Recordó que el 19 de septiembre de 1985, a las 7:19 horas, y 32 años después en 2017, la Ciudad de México fue sacudida por dos sismos que marcaron su historia, pero que también revelaron la fuerza de la solidaridad de vecinas, vecinos, trabajadores, estudiantes y rescatistas.
Núñez subrayó que en tres décadas han cambiado las instituciones y la forma de enfrentar los riesgos para ser una ciudad más resiliente, pero permanece lo esencial: no ser indiferentes ante el dolor ajeno. «Cuando todo parece detenerse, hay algo que comienza a moverse y se llama solidaridad», dijo.
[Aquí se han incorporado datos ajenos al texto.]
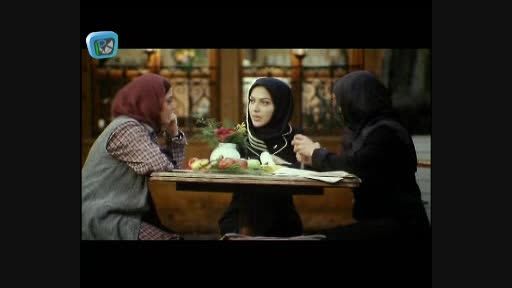 فیلم ایرانی زن ها فرشته اند پارت 1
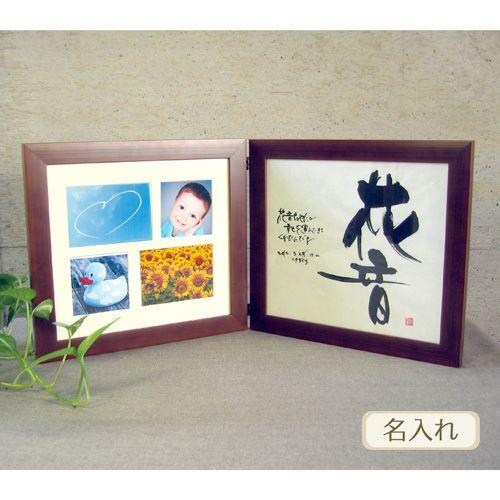 米津玄師 直筆サイン色紙 激レア 米津玄師 直筆 サイン Yahoo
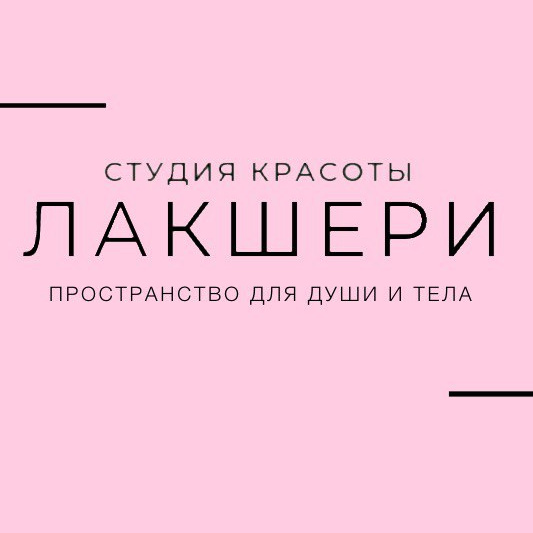 СТУДИЯ МАНИКЮРА И ПЕДИКЮРА ЛАКШЕРИ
Afirmó que vivir en una ciudad sísmica obliga a contar con una sociedad organizada y preparada, y que participar en simulacros también es un acto de solidaridad, porque estar preparados permite cuidar a otros. A 41 años de 1985 y a 9 años de 2017, aseguró que desde Azcapotzalco se trabaja todos los días en fortalecer la cultura de la prevención.
Como parte del Segundo Simulacro Nacional 2026, la Alcaldía participó con dos ejercicios que pusieron a prueba la coordinación y capacidad de respuesta. En la Unidad Habitacional Tres Lagos se realizó un rescate vertical para la extracción de una víctima atrapada en alturas, y en el Mercado Público Azcapotzalco se simuló la explosión de un tanque de gas y el colapso de una estructura, con la búsqueda y rescate de tres víctimas.
Los ejercicios contaron con la participación de más de 45 voluntarios, 64 brigadistas, 36 elementos de Protección Civil y un binomio canino, lo que permitió evaluar tiempos de respuesta, comunicación y protocolos de actuación. Con estas acciones, la Unidad de Gestión Integral de Riesgos y Protección Civil continúa siendo punta de lanza en prevención para salvaguardar la vida y el patrimonio de las y los chintololos.